Declerck P, Farouk-Rezk M, Rudd PM. Biosimilarity versus manufacturing change: Two remarkable concepts. Pharmaceutical Research. 2016; 33 (2):261-268. DOI: 10.1007/s11095-015-1790-3

Epstein MS, Ehrenpreis ED, Kulkarni PM. FDA-Related Matters Committee of the American College of Gastroenterology. Biosimilars: The need, the challenge, the future: The FDA perspective. The American Journal of Gastroenterology. 2014; 109 (12):1856-1859. DOI: 10.1038/ajg.2014.151.

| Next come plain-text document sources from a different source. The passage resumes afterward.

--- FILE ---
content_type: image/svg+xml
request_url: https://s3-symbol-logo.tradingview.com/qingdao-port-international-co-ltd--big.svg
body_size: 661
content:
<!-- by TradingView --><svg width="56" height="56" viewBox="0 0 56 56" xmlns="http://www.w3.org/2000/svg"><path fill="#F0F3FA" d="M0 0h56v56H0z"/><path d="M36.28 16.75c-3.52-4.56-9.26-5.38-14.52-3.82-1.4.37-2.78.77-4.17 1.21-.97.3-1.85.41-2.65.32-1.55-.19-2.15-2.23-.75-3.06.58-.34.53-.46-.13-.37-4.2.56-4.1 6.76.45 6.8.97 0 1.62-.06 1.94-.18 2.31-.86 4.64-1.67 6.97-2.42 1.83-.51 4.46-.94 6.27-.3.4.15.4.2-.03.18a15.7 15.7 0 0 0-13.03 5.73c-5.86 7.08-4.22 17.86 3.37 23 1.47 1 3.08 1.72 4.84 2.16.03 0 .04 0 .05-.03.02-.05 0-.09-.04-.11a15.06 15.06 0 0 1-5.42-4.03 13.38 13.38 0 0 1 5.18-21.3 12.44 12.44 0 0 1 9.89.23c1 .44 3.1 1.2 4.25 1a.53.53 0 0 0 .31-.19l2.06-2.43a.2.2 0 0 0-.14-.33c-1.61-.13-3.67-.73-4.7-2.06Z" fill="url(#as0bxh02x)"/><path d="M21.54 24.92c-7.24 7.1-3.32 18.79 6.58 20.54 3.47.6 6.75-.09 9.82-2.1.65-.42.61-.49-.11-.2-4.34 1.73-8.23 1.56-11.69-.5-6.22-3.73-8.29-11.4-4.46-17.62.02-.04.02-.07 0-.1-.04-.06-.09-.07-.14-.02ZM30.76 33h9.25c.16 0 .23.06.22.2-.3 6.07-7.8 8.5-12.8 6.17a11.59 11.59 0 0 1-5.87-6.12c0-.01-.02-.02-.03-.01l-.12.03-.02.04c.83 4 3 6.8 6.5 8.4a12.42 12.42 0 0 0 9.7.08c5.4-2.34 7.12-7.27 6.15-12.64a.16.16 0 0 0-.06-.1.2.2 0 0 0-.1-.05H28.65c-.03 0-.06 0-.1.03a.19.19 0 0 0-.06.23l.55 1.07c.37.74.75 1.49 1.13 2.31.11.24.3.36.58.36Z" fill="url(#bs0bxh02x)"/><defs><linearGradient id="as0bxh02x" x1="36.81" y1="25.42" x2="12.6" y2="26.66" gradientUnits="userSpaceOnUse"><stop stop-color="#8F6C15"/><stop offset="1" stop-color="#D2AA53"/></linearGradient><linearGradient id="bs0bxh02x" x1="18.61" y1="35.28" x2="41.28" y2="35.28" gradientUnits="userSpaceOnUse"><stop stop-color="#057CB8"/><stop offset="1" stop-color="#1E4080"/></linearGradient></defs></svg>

Dougherty MK, Zineh I, Christl L. Perspectives on the current day kingdom of the biosimilar regulatory pathway in the United States. Clinical Pharmacology and Therapeutics. 2018; 103 (1):36-38. DOI: 10.1002/cpt.909.

Terson J, Budlong H, Affeldt T, Skiermont K, Kyllo G, Heaton A. Biosimilar merchandise in the ultra-modern U.S. health care and regulatory landscape. Journal of Managed Care & Specialty Pharmacy. 2017; 23 (12):1255-1259. DOI: 10.18553/jmcp.2017.23.12.1255endeavor.